As usual, keep in mind that with a limited budget for electronic resources, the Library cannot purchase subscriptions to everything for which we get a trial.  That said, if I know that a resource will be of use to UCLA scholars, I will place it higher on the priority list.  Also keep in mind that for very expensive resources which are purchased at the University of California level, license negotiations may take up to a year or more.  Another reason to fight hard for open access resources…

TRIAL SUBSCRIPTION: The Gilded Age

Wednesday, January 16th, 2008

Through March 14, 2008, UCLA has access to The Gilded Age, a database of primary documents and scholarly research pertaining to American history and culture, 1865-1902. You may access it from any UCLA IP address (please note that it may not work via proxy server).  If you give it a try, please let me know what you think.

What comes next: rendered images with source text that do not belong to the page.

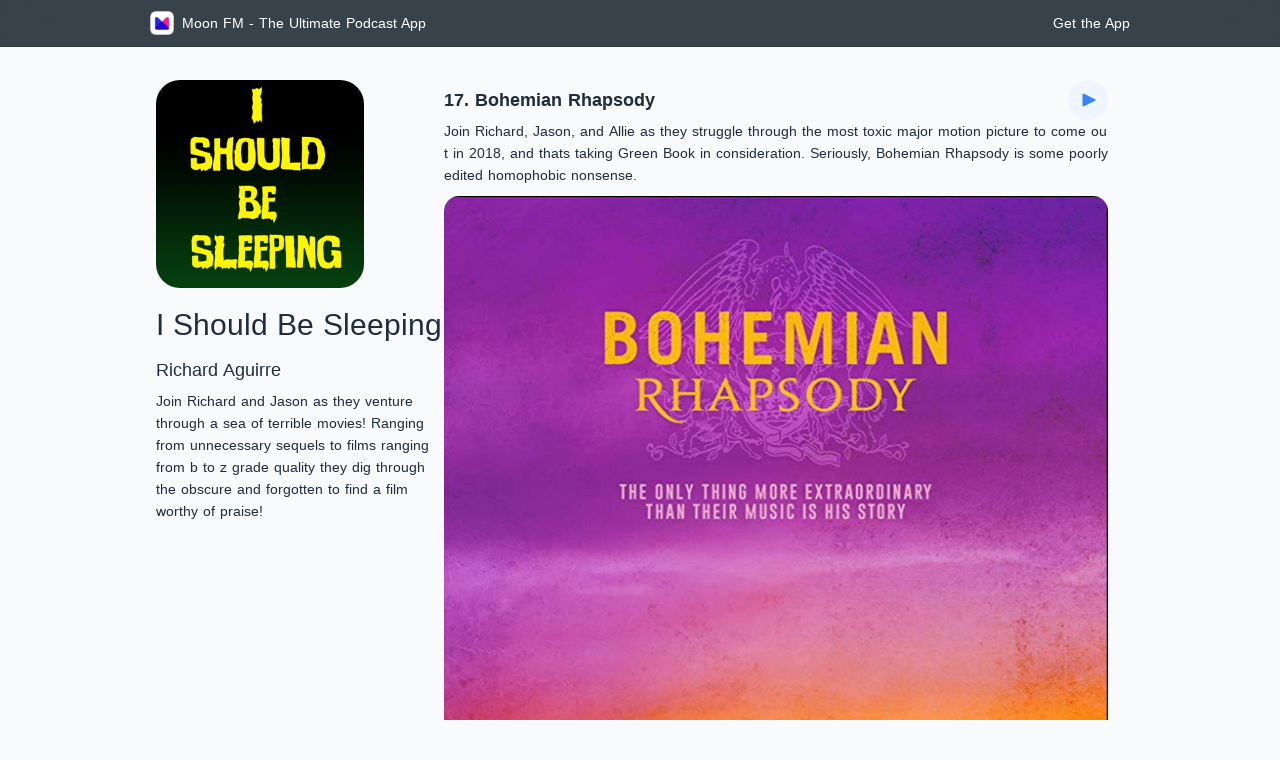

--- FILE ---
content_type: application/javascript; charset=UTF-8
request_url: https://moon.fm/_nuxt/6f2a4ec.js
body_size: 1470
content:
!function(e){function r(data){for(var r,n,f=data[0],d=data[1],l=data[2],i=0,h=[];i<f.length;i++)n=f[i],Object.prototype.hasOwnProperty.call(o,n)&&o[n]&&h.push(o[n][0]),o[n]=0;for(r in d)Object.prototype.hasOwnProperty.call(d,r)&&(e[r]=d[r]);for(v&&v(data);h.length;)h.shift()();return c.push.apply(c,l||[]),t()}function t(){for(var e,i=0;i<c.length;i++){for(var r=c[i],t=!0,n=1;n<r.length;n++){var d=r[n];0!==o[d]&&(t=!1)}t&&(c.splice(i--,1),e=f(f.s=r[0]))}return e}var n={},o={81:0},c=[];function f(r){if(n[r])return n[r].exports;var t=n[r]={i:r,l:!1,exports:{}};return e[r].call(t.exports,t,t.exports,f),t.l=!0,t.exports}f.e=function(e){var r=[],t=o[e];if(0!==t)if(t)r.push(t[2]);else{var n=new Promise((function(r,n){t=o[e]=[r,n]}));r.push(t[2]=n);var c,script=document.createElement("script");script.charset="utf-8",script.timeout=120,f.nc&&script.setAttribute("nonce",f.nc),script.src=function(e){return f.p+""+{0:"26f3e47",1:"ae8fa75",2:"e4861e0",3:"4755967",4:"8319647",5:"33f81c9",6:"b709d2d",7:"12e2e01",8:"f05d8e8",9:"0eb60dc",10:"0832b3c",11:"e67cb9d",12:"f5e0ccb",15:"6638083",16:"a22e5a7",17:"9f30d43",18:"a0662c4",19:"df39efe",20:"13f8c3b",21:"a8e614d",22:"eaaad09",23:"72ea2c7",24:"1da6e76",25:"7324c3d",26:"b61ce59",27:"0841a7a",28:"711b246",29:"e2a8444",30:"f76d304",31:"e93af64",32:"956f84b",33:"31db760",34:"56f8da4",35:"b46bb1f",36:"4c15487",37:"5cc3cd3",38:"9fce0c5",39:"e9d7899",40:"e998d95",41:"ccf2c1e",42:"85030ad",43:"3641967",44:"9913ba2",45:"a76e4a4",46:"000ebf6",47:"690db07",48:"984528d",49:"d741260",50:"79aefa5",51:"3c9d309",52:"6b01f2b",53:"44be105",54:"b38b953",55:"f17009c",56:"e8187dc",57:"992502c",58:"8fd5276",59:"87e0ab2",60:"6353701",61:"2539bf5",62:"e17feda",63:"f5282f1",64:"57e7969",65:"5264183",66:"6afec09",67:"7720011",68:"a7cb549",69:"b115a54",70:"8553072",71:"1c589c0",72:"5c7ea59",73:"c99da71",74:"b1ed22b",75:"1f15d33",76:"142d730",77:"321a3c6",78:"04c04b7",79:"2d29657",80:"394bb76",83:"ab00ee8",84:"bc183ed",85:"7c004b0",86:"d987318"}[e]+".js"}(e);var d=new Error;c=function(r){script.onerror=script.onload=null,clearTimeout(l);var t=o[e];if(0!==t){if(t){var n=r&&("load"===r.type?"missing":r.type),c=r&&r.target&&r.target.src;d.message="Loading chunk "+e+" failed.\n("+n+": "+c+")",d.name="ChunkLoadError",d.type=n,d.request=c,t[1](d)}o[e]=void 0}};var l=setTimeout((function(){c({type:"timeout",target:script})}),12e4);script.onerror=script.onload=c,document.head.appendChild(script)}return Promise.all(r)},f.m=e,f.c=n,f.d=function(e,r,t){f.o(e,r)||Object.defineProperty(e,r,{enumerable:!0,get:t})},f.r=function(e){"undefined"!=typeof Symbol&&Symbol.toStringTag&&Object.defineProperty(e,Symbol.toStringTag,{value:"Module"}),Object.defineProperty(e,"__esModule",{value:!0})},f.t=function(e,r){if(1&r&&(e=f(e)),8&r)return e;if(4&r&&"object"==typeof e&&e&&e.__esModule)return e;var t=Object.create(null);if(f.r(t),Object.defineProperty(t,"default",{enumerable:!0,value:e}),2&r&&"string"!=typeof e)for(var n in e)f.d(t,n,function(r){return e[r]}.bind(null,n));return t},f.n=function(e){var r=e&&e.__esModule?function(){return e.default}:function(){return e};return f.d(r,"a",r),r},f.o=function(object,e){return Object.prototype.hasOwnProperty.call(object,e)},f.p="/_nuxt/",f.oe=function(e){throw console.error(e),e};var d=window.webpackJsonp=window.webpackJsonp||[],l=d.push.bind(d);d.push=r,d=d.slice();for(var i=0;i<d.length;i++)r(d[i]);var v=l;t()}([]);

As usual, keep in mind that with a limited budget for electronic resources, the Library cannot purchase subscriptions to everything for which we get a trial.  That said, if I know that a resource will be of use to UCLA scholars, I will place it higher on the priority list.  Also keep in mind that for very expensive resources which are purchased at the University of California level, license negotiations may take up to a year or more.  Another reason to fight hard for open access resources…

Winter 2008 library workshops for graduate students

Thursday, January 3rd, 2008

Grad students, don’t miss these upcoming research-related workshops!

Open Workshops for Graduate Students, Winter 2008
http://www.library.ucla.edu/yrl/workshops.html  

The Library offers graduate students helpful workshops on a variety of research-related topics. The workshops are open; no reservations are necessary, except for the Advanced EndNote session.

EndNote
This session offers a basic overview of the purpose, uses, and features of EndNote, a program that helps researchers manage references and produce bibliographies for projects large and small.

Research Library East Electronic Classroom, Second Floor
Ninety minutes - Tuesday, January 22: 2:00 p.m. 

Finding Journal Articles Online – Humanities Focus
Learn how to find the full text of articles online, how to discover the best databases for articles on a given topic, and how to use these resources effectively through online demonstration and hands-on instruction. This session focuses on humanities resources.

Research Library East Electronic Classroom, Second Floor
Fifty minutes - Wednesday, January 23: 10:00 a.m. 

Citation and Academic Integrity Issues
Common research and writing situations often present complex questions related to citation and paraphrasing. In support of maintaining academic integrity, this workshop will offer practical guidance for citing sources and using information ethically.

Student Activities Center, Conference Room 4 (basement level)
Two hours - Thursday, January 24, 3:00 p.m. 

There’s Something About Statistics…and Data at the UCLA Library
Join us for a workshop that will help you navigate through the sea of statistics and data.

Research Library East Electronic Classroom, Second Floor
Two hours - Wednesday, February 13, 3:00 p.m.  

Advanced EndNote
This hands-on session will offer an overview of some advanced EndNote techniques. Note: Session will emphasize EndNote X1 for Windows.

Research Library East Electronic Classroom, Second Floor
Ninety minutes - Wednesday, February 20th, 2:00 p.m.